_Written problem_
Please rewrite the material below with every "camera" swapped for "lens" and everything else unchanged. Leave the pictures out of your answer.

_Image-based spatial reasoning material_

——————

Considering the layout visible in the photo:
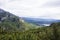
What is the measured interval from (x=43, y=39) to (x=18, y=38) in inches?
1924

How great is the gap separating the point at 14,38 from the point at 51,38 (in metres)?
55.3

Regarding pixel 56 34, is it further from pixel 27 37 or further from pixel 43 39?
pixel 27 37

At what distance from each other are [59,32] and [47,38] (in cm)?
1298

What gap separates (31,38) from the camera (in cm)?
13012

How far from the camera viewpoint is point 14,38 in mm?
129250

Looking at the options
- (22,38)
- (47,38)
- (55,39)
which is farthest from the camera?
(47,38)

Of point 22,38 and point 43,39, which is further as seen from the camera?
point 43,39

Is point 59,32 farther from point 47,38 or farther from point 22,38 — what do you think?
point 22,38

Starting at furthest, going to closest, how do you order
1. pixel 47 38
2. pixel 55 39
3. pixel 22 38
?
pixel 47 38, pixel 55 39, pixel 22 38

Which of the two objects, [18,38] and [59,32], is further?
[59,32]

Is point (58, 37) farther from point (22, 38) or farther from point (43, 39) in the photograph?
point (22, 38)

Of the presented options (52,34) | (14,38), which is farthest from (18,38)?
(52,34)

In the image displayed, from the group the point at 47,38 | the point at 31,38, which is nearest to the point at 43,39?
the point at 47,38

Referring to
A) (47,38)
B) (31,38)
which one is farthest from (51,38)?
(31,38)
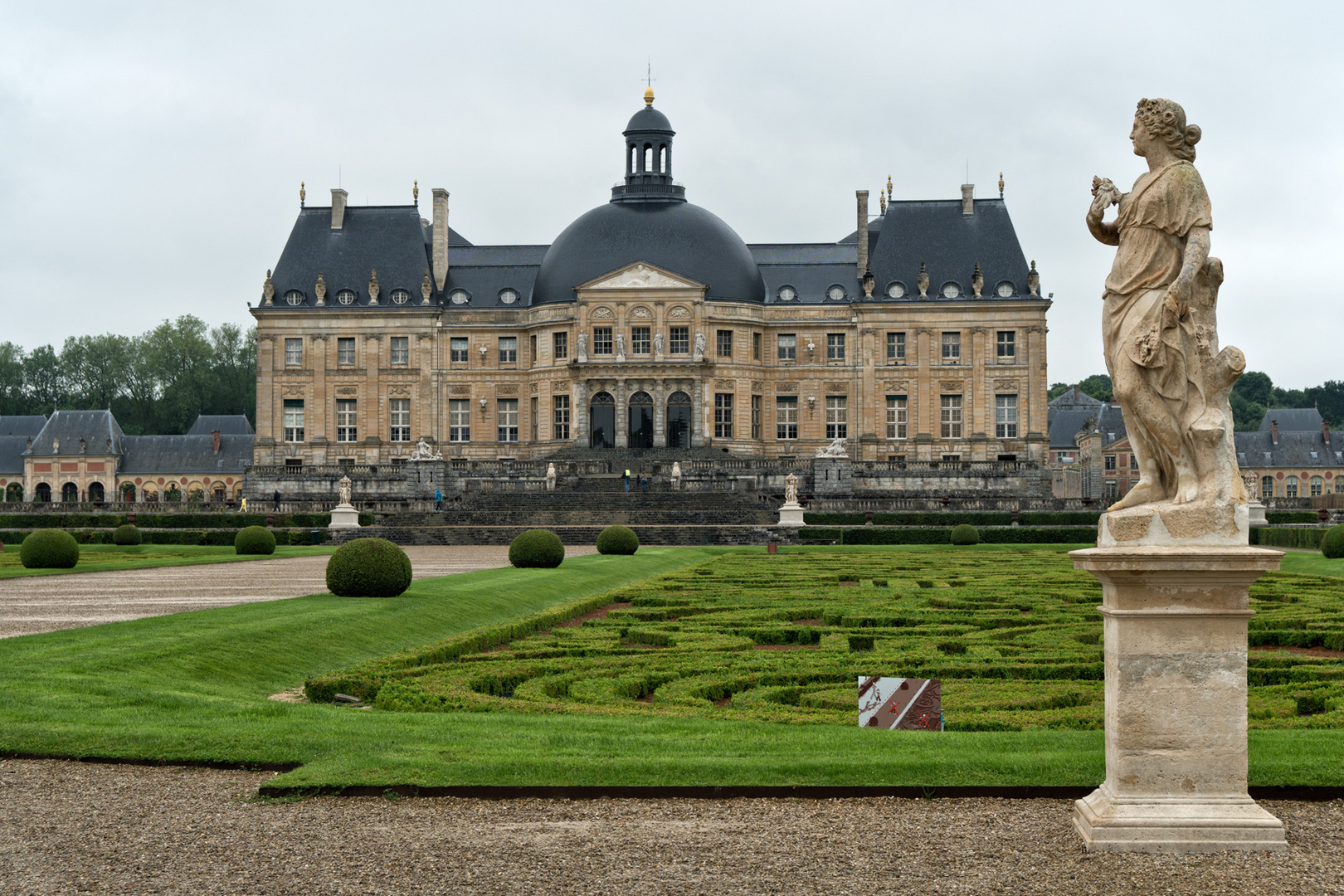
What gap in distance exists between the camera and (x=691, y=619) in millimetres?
17859

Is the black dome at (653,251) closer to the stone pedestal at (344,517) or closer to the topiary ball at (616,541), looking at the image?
the stone pedestal at (344,517)

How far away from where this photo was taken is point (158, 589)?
24031 mm

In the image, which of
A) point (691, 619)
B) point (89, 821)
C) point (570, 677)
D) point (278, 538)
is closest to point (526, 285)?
point (278, 538)

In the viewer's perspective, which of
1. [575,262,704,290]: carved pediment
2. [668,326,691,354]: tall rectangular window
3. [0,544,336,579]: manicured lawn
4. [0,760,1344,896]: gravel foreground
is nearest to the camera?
[0,760,1344,896]: gravel foreground

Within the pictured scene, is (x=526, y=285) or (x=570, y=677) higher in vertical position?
(x=526, y=285)

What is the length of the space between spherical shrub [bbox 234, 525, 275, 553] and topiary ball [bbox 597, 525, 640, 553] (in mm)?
9939

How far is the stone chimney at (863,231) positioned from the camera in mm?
68438

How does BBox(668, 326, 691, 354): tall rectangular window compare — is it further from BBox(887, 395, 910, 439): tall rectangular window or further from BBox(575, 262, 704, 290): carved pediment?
BBox(887, 395, 910, 439): tall rectangular window

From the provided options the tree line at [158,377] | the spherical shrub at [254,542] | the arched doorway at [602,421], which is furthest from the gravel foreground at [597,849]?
the tree line at [158,377]

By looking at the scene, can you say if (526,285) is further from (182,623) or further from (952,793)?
(952,793)

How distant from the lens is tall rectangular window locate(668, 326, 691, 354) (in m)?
65.9

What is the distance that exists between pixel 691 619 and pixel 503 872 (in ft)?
36.4

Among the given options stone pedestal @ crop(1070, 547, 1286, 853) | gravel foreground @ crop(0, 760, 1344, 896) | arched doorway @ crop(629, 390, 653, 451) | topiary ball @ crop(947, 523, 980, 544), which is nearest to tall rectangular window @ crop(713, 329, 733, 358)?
arched doorway @ crop(629, 390, 653, 451)

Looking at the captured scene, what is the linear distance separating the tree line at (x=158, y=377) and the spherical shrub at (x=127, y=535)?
60.9 metres
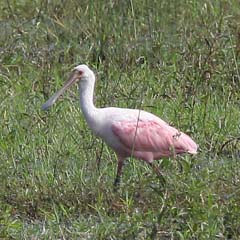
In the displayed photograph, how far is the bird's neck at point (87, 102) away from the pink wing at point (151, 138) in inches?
5.7

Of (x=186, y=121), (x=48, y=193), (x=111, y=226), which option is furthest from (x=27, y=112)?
(x=111, y=226)

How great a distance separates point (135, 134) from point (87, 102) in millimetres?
368

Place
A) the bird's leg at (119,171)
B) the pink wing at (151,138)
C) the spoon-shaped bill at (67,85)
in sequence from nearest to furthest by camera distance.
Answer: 1. the bird's leg at (119,171)
2. the pink wing at (151,138)
3. the spoon-shaped bill at (67,85)

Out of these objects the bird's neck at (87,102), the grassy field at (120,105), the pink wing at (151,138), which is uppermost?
the bird's neck at (87,102)

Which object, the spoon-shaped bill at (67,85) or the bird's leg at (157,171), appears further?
the spoon-shaped bill at (67,85)

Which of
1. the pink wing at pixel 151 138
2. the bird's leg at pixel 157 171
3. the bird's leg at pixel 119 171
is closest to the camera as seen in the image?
the bird's leg at pixel 157 171

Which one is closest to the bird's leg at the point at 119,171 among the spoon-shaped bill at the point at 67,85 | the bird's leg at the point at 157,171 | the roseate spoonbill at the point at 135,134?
the roseate spoonbill at the point at 135,134

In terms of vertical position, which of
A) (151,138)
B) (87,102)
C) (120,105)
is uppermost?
(87,102)

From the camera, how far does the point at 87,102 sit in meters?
6.71

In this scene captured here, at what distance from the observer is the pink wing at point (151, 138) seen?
652 cm

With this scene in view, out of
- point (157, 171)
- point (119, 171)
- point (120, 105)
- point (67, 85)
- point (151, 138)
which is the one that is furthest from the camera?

——————

_Task answer_
Considering the layout visible in the photo:
What is the measured interval from (x=43, y=39) to (x=18, y=38) in inches?
1924

How great is the gap separating the point at 14,38 from the point at 51,38 (in metres)?
55.3

Regarding pixel 56 34, is it further from pixel 27 37 or further from pixel 43 39?
pixel 27 37

At what distance from each other are [59,32] and [47,38] (in cm)?
1298

What gap separates (31,38) from the lens (in cm)?
13012

How far from the lens viewpoint is point 14,38 in mm?
129250

Looking at the options
- (22,38)
- (47,38)
- (55,39)
which is farthest from the lens?
(47,38)

Of point 22,38 and point 43,39, which is further as seen from the lens?
point 43,39

Is point 59,32 farther from point 47,38 or farther from point 22,38 — what do you think?
point 22,38

Starting at furthest, going to closest, how do you order
1. pixel 47 38
2. pixel 55 39
3. pixel 22 38
?
pixel 47 38, pixel 55 39, pixel 22 38

Which of the two objects, [18,38] and [59,32], is further?
[59,32]

Is point (58, 37) farther from point (22, 38) or farther from point (43, 39) in the photograph?
point (22, 38)

Of the presented options (52,34) | (14,38), which is farthest from (18,38)?
(52,34)

In the image displayed, from the group the point at 47,38 | the point at 31,38, which is nearest to the point at 43,39?
the point at 47,38

Referring to
A) (47,38)
B) (31,38)
which one is farthest from (51,38)?
(31,38)
What gap in distance exists between the lens and (x=691, y=619) in millimetres?
17859

Is the black dome at (653,251) closer to the stone pedestal at (344,517) or closer to the topiary ball at (616,541), looking at the image?
the stone pedestal at (344,517)

How far away from where this photo was taken is point (158, 589)?
24031 mm

In the image, which of
A) point (691, 619)
B) point (89, 821)
C) point (570, 677)
D) point (278, 538)
is closest to point (526, 285)?
point (278, 538)

In the viewer's perspective, which of
1. [575,262,704,290]: carved pediment
2. [668,326,691,354]: tall rectangular window
3. [0,544,336,579]: manicured lawn
4. [0,760,1344,896]: gravel foreground
is nearest to the lens?
[0,760,1344,896]: gravel foreground

Within the pictured scene, is (x=526, y=285) or (x=570, y=677) higher in vertical position?
(x=526, y=285)

What is the length of the space between spherical shrub [bbox 234, 525, 275, 553] and topiary ball [bbox 597, 525, 640, 553] (in mm)?
9939

How far is the stone chimney at (863,231) positioned from the lens in mm?
68438

How does BBox(668, 326, 691, 354): tall rectangular window compare — is it further from BBox(887, 395, 910, 439): tall rectangular window or further from BBox(575, 262, 704, 290): carved pediment?
BBox(887, 395, 910, 439): tall rectangular window

From the provided options the tree line at [158,377] | the spherical shrub at [254,542] | the arched doorway at [602,421], which is furthest from the gravel foreground at [597,849]?
the tree line at [158,377]

By looking at the scene, can you say if (526,285) is further from (182,623) or further from (952,793)?
(952,793)

How distant from the lens is tall rectangular window locate(668, 326, 691, 354) (in m)?
65.9

What is the distance that exists between pixel 691 619 and pixel 503 872 (in ft)?
36.4

Among the given options stone pedestal @ crop(1070, 547, 1286, 853) | gravel foreground @ crop(0, 760, 1344, 896) | arched doorway @ crop(629, 390, 653, 451) | topiary ball @ crop(947, 523, 980, 544), which is nearest to tall rectangular window @ crop(713, 329, 733, 358)?
arched doorway @ crop(629, 390, 653, 451)

Looking at the captured scene, what is the linear distance separating the tree line at (x=158, y=377) and the spherical shrub at (x=127, y=535)?
60.9 metres
In the displayed photograph, how far is the bird's neck at point (87, 102) away from the pink wing at point (151, 138) in inches?
5.7

Of (x=186, y=121), (x=48, y=193), (x=111, y=226), which option is furthest from (x=27, y=112)?
(x=111, y=226)

How great a distance separates point (135, 134) from point (87, 102) in millimetres?
368

Place
A) the bird's leg at (119,171)
B) the pink wing at (151,138)
C) the spoon-shaped bill at (67,85)
in sequence from nearest to furthest by lens distance.
Answer: 1. the bird's leg at (119,171)
2. the pink wing at (151,138)
3. the spoon-shaped bill at (67,85)

Out of these objects the bird's neck at (87,102), the grassy field at (120,105), the pink wing at (151,138), which is uppermost?
the bird's neck at (87,102)

Which object, the spoon-shaped bill at (67,85) or the bird's leg at (157,171), appears further?
the spoon-shaped bill at (67,85)

Which of
1. the pink wing at pixel 151 138
2. the bird's leg at pixel 157 171
3. the bird's leg at pixel 119 171
is closest to the lens as seen in the image?
the bird's leg at pixel 157 171

Which one is closest to the bird's leg at the point at 119,171 among the spoon-shaped bill at the point at 67,85 | the bird's leg at the point at 157,171 | the roseate spoonbill at the point at 135,134?
the roseate spoonbill at the point at 135,134

In terms of vertical position, which of
A) (151,138)
B) (87,102)
C) (120,105)
is uppermost?
(87,102)

From the lens, how far does the point at 87,102 sit in meters?
6.71

In this scene captured here, at what distance from the observer is the pink wing at point (151, 138) seen?
652 cm

With this scene in view, out of
- point (157, 171)
- point (119, 171)
- point (120, 105)
- point (67, 85)
- point (151, 138)
which is the one that is furthest from the lens?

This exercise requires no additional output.